The conversation that preceded this event occurred when a female patient of mine mentioned that she was expecting her third child and proceeded to ask me if I had any. When I answered that I had four she gave me a look of immense sympathy and said it must be awful to have to go out to work and leave them behind and asked if I felt guilty. There was no accusation in her voice but my blood boiled at the question, there were so many things I wanted to say but it was not the place to say them.

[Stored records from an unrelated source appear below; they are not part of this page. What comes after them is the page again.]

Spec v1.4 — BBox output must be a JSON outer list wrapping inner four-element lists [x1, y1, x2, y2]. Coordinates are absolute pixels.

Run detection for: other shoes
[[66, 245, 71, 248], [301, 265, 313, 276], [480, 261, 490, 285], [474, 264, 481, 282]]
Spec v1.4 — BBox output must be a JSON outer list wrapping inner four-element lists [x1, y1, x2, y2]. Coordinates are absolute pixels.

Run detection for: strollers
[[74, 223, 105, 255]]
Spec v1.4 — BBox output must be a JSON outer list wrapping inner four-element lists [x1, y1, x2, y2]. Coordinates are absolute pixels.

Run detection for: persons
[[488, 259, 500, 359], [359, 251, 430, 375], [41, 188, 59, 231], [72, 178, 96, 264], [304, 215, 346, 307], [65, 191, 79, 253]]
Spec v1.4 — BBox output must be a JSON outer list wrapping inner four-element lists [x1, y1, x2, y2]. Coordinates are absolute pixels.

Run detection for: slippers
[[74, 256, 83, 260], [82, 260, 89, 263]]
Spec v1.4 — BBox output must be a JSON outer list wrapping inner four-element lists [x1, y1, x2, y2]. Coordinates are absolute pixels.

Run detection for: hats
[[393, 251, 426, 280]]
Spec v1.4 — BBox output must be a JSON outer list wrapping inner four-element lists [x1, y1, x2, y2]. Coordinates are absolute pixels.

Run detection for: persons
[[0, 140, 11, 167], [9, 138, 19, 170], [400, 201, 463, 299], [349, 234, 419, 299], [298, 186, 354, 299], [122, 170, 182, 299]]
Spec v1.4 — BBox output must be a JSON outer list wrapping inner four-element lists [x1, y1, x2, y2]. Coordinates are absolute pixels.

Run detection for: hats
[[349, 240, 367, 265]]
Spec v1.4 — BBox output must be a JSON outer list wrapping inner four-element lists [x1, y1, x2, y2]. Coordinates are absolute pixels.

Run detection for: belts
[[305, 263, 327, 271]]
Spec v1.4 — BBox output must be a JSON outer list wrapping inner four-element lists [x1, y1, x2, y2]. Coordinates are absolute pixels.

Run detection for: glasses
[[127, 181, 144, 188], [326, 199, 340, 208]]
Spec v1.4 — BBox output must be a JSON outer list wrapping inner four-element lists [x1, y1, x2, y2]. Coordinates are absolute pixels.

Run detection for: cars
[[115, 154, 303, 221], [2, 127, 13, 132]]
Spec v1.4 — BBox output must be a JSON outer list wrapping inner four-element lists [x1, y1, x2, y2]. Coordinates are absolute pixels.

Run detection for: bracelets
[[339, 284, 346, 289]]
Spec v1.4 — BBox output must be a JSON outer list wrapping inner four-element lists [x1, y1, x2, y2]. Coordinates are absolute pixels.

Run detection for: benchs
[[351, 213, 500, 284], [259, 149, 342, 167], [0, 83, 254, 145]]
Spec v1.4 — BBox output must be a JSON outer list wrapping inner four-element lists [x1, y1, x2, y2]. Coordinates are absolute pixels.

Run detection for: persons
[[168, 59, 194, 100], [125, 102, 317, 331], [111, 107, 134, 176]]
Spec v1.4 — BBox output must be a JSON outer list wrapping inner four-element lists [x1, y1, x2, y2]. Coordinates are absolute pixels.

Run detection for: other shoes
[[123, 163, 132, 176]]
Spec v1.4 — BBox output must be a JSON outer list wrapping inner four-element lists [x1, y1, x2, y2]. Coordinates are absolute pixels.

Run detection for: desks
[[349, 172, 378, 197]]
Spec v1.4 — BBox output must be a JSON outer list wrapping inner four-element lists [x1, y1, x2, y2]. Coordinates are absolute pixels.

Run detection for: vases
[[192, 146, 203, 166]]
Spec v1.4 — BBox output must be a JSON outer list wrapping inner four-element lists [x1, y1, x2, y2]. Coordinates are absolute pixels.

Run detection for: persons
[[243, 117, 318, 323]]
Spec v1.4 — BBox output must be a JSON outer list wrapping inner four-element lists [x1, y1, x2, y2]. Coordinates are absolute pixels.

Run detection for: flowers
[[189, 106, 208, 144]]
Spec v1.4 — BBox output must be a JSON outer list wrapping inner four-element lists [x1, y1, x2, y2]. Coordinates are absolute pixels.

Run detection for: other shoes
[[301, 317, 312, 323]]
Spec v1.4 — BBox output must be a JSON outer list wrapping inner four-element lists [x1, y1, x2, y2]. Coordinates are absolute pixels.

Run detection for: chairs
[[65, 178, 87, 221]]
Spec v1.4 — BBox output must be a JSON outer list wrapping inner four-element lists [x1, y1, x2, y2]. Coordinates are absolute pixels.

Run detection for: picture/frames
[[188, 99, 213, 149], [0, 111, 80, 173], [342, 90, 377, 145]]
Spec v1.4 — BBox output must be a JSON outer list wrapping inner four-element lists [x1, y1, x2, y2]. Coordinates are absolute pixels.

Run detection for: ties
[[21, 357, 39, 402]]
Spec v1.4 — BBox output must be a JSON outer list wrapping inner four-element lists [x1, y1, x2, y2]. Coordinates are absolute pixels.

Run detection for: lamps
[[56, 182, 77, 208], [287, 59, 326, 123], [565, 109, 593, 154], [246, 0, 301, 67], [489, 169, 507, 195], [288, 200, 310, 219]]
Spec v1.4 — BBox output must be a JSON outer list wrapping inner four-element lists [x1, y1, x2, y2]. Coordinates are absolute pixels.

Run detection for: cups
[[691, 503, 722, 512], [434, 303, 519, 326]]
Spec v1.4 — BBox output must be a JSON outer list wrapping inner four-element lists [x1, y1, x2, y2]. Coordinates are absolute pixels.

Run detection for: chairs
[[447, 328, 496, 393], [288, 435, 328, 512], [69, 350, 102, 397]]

Instead I smiled back at her and said the most neutral thing I could manage, which was that of course I didn’t feel guilty, unfounded guilt is a ridiculous waste of energy.
I spent the rest of the day thinking of all the things I would have loved to have said to her if the circumstances were right.
I would love to have asked her if she had ever asked a man that question, I’m pretty sure the answer would have been no.
I would love to have told her that the greatest favour I do my children is to give them a break from me, as much as I adore them, I am not cut out for being with them 24/7
I would have loved to have asked her if she had a daughter would she feel that she should leave her right to choose in the maternity ward, to be cowed by this notion of ‘mother’s guilt’ into staying at home even if that was not what she wanted to do.
I would have loved to have asked her what exactly I should feel guilty about, seeing as my children have an emotionally privileged upbringing, where they know how much they are loved, where they have warm food and a safe home, where they have two parents who put what’s best for them ahead of everything else in their lives.
Whether you stay at home or go out to work, what matters is what kind of mother you are, how you love your children, how you show them this, what kind of memories you make, the confidence and self belief that you build…these are the things I should be judged on, and if I fail or if I fail to try then hell yes I’ll feel guilty, but for going out to work…not a chance!